━━━ Material provided

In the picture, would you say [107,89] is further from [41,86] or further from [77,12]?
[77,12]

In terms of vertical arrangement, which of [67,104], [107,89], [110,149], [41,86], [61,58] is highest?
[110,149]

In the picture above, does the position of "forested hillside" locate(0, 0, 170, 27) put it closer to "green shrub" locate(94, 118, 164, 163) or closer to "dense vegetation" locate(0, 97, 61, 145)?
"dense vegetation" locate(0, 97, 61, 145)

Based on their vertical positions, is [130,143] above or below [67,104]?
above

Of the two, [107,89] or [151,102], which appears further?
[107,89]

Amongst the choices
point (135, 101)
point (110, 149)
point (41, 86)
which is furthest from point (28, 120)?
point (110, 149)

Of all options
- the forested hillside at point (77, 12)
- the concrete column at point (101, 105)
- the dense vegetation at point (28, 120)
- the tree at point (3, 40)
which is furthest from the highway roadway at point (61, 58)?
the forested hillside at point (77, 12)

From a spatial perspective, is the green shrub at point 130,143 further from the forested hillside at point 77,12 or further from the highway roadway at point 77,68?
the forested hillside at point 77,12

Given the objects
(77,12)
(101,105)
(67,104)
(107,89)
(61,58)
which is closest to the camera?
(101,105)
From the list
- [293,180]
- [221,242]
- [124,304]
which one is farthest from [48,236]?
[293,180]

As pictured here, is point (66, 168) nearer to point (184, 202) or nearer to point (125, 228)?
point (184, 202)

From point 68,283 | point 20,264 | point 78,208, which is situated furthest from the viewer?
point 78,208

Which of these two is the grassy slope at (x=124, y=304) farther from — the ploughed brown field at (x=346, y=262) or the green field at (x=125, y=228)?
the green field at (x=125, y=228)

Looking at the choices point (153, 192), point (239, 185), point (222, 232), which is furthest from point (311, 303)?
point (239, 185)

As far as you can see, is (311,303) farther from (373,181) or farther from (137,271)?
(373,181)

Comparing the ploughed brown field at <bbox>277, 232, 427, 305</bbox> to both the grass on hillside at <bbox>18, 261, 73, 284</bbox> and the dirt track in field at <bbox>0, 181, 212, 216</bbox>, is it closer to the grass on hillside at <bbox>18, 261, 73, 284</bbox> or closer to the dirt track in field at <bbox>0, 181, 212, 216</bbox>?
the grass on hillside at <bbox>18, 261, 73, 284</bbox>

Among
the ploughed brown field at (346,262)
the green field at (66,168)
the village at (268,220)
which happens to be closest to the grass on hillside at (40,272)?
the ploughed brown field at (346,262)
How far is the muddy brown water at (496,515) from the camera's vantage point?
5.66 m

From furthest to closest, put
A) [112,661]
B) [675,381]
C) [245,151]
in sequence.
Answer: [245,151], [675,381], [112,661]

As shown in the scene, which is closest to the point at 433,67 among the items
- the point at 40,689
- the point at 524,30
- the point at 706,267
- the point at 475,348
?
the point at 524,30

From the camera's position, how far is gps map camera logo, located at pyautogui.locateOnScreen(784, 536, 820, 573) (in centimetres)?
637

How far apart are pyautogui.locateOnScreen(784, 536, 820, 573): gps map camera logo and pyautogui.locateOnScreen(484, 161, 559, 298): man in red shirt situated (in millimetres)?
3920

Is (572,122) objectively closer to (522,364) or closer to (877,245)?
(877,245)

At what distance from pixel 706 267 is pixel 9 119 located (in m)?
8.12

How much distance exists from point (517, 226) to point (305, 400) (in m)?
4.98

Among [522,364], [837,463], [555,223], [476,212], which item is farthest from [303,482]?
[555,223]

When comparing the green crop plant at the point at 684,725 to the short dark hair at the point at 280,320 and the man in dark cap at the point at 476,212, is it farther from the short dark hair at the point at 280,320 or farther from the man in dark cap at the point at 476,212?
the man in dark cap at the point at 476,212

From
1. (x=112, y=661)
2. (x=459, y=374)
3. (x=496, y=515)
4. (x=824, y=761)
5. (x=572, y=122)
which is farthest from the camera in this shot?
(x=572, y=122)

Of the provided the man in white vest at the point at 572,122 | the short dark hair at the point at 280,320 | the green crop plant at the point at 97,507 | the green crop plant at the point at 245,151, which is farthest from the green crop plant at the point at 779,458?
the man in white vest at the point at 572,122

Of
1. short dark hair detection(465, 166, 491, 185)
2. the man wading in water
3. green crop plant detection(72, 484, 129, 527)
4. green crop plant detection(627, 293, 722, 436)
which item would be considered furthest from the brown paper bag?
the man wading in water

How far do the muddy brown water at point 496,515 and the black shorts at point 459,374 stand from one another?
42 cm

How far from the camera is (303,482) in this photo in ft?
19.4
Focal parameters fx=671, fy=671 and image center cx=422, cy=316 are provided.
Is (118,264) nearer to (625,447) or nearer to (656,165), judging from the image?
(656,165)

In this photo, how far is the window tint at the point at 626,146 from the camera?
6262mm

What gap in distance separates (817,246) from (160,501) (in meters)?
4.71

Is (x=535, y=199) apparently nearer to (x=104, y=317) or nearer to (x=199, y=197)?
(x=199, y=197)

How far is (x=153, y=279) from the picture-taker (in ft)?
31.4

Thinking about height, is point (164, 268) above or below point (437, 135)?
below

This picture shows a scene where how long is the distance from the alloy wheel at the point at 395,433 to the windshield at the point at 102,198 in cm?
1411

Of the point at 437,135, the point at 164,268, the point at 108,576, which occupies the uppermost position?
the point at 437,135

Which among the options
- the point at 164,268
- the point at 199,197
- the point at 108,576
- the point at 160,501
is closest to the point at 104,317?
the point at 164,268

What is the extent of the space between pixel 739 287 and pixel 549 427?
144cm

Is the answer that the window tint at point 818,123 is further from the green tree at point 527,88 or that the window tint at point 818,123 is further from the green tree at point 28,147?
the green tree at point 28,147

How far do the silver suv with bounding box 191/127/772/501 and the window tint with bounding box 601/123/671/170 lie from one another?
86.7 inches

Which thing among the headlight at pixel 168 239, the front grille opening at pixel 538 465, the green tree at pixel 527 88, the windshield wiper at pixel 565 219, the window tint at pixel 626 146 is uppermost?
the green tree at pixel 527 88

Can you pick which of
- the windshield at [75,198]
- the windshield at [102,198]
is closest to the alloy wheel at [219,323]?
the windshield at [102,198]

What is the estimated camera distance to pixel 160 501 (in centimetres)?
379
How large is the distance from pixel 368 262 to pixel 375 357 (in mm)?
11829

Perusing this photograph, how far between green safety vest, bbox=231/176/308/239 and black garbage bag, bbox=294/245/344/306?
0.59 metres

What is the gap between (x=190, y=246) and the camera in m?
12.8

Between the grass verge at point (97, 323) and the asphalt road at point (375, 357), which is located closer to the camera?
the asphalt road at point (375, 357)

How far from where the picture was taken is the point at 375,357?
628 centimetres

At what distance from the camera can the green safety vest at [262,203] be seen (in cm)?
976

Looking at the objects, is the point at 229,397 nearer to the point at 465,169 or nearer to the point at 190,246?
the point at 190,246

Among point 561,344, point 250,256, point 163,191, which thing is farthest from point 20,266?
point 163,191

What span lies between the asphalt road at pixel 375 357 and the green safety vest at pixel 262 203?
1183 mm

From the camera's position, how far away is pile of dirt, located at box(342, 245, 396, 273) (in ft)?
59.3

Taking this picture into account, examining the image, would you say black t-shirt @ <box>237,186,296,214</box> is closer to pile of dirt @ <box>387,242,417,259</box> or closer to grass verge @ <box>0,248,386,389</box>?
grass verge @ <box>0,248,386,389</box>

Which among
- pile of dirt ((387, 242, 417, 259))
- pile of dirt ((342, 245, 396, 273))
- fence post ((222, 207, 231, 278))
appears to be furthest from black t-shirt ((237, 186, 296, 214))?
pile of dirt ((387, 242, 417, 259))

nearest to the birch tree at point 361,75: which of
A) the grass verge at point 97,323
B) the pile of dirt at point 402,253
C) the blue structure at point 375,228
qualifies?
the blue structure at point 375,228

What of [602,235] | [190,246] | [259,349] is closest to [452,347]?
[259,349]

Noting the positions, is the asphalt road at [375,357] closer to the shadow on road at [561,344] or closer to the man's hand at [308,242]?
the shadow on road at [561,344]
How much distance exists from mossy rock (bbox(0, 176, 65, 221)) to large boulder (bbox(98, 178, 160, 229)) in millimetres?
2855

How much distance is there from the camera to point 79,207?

━━━━━━

Required work: Could you turn the stretch from the line containing "How much distance exists from mossy" through the last of the lines into a numbered list, leaving out any blank lines?

Full answer:
1. How much distance exists from mossy rock (bbox(0, 176, 65, 221)) to large boulder (bbox(98, 178, 160, 229)) in millimetres?
2. 2855
3. How much distance is there from the camera to point 79,207?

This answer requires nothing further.